Difficulties in obtaining sufficient labor, material, and equipment as a result of broad economic factors has affected preseason maintenance of transmission and generation facilities in North America. These supply chain issues have led some owners and operators to delay or cancel maintenance activities that are typically performed to ensure facilities are ready for summer conditions. Additionally, GOs in some areas that were preparing to interconnect new generation are facing delays that will prevent some from being available to meet expected peak summer demand.
Winter precipitation is expected to improve the water supply for hydro generation in parts of the U.S. West, but low water levels on major reservoirs remain a concern for electricity generation.
Significant amounts of rainfall and high elevation snow are expected to help replenish reservoirs and maintain river flows that provide energy for most of California’s hydroelectric facilities. However, reservoirs at the largest hydro facilities in the U.S. West, including Washington’s Grand Coulee Dam and the Hoover Dam on the Arizona-Nevada border, remain at historic low levels, potentially limiting hydroelectric energy output. Power from these plants is used throughout the U.S. Western Interconnection.
In addition to the risk items identified in the Key Findings, resource outages will continue to present challenges in many areas during “near-peak” demand conditions that occur in spring and fall.
Many parts of North America experience elevated temperatures that extend beyond the summer (June–September) months into periods when BPS equipment owners and operators historically scheduled outages for maintenance.

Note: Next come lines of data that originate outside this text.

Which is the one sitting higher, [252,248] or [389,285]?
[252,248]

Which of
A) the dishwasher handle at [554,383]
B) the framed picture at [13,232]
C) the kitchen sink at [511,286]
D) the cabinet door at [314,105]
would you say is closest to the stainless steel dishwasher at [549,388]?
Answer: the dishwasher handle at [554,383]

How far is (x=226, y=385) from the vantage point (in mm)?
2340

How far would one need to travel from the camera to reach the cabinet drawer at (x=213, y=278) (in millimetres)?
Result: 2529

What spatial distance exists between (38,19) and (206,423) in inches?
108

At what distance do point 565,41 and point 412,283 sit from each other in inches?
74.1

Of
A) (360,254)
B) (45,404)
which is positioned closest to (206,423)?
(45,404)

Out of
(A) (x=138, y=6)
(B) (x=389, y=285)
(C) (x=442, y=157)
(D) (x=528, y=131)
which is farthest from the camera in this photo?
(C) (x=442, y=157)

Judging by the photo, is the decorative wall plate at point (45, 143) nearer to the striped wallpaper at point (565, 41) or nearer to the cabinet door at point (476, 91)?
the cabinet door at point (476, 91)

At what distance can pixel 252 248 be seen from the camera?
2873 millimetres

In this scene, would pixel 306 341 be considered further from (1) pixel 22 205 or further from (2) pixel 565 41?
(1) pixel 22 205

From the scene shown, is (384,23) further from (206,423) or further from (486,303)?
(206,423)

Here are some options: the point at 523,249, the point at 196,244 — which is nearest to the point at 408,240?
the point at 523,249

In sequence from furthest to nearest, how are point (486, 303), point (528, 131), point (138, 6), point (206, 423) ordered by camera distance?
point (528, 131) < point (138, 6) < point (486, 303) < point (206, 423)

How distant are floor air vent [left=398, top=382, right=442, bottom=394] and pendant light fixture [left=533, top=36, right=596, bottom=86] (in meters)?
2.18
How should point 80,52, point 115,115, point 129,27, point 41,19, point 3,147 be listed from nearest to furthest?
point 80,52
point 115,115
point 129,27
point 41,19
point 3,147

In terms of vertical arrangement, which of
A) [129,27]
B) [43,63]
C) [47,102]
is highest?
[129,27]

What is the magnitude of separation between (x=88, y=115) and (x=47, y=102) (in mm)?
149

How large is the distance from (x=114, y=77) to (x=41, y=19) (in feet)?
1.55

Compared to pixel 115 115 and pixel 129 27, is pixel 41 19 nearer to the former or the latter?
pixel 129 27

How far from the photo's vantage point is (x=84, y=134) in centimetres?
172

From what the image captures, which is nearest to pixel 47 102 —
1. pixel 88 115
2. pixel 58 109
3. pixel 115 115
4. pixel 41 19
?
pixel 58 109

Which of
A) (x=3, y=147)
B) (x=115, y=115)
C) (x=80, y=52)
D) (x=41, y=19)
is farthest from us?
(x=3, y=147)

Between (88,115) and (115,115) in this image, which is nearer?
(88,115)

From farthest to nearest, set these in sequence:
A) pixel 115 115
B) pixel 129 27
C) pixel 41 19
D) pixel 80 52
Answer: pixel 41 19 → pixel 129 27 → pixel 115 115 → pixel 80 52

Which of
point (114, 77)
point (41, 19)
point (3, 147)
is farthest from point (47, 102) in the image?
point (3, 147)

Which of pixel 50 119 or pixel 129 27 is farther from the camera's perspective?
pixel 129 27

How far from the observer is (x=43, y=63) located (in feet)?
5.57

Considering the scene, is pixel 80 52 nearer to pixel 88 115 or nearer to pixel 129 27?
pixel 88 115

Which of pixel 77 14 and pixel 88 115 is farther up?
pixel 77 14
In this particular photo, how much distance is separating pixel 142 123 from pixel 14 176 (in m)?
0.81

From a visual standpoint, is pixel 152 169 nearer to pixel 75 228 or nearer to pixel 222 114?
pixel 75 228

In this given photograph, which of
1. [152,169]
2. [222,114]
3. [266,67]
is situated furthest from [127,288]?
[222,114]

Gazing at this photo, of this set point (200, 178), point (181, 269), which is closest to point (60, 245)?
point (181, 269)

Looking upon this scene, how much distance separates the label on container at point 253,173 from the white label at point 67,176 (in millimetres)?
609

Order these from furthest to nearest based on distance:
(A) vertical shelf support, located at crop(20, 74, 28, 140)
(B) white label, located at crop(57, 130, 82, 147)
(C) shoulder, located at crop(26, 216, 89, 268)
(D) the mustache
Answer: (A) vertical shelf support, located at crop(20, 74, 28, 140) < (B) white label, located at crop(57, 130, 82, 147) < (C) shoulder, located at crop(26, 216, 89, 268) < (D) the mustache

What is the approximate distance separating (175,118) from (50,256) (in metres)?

Increasingly, BAs are facing resource constrained periods during shoulder months as unseasonable temperatures coincide with generator unavailability. Careful attention to long-term weather forecasts and the potential for unusual heat patterns in the shoulder months is important to inform the need for more conservative outage coordination periods.
Summer Temperature and Drought Forecasts
Peak electricity demand in most areas is directly influenced by temperature. Weather officials are expecting above normal temperatures for much of the United States while Canada is largely expected to see normal or below-normal average temperatures. In addition, drought conditions continue across much of the western half of North America, resulting in unique challenges to area electricity supplies and potential impacts on demand.
Assessment area load forecasts account for many years of historical demand data, often up to 30 years, to predict summer peak demand and prepare for more extreme conditions. Above average seasonal temperatures can contribute to high peak demand as well as an increase in forced outages for generation and some BPS equipment. Effective preseason maintenance and preparations are particularly important to BPS reliability in severe or prolonged periods of above-normal temperatures.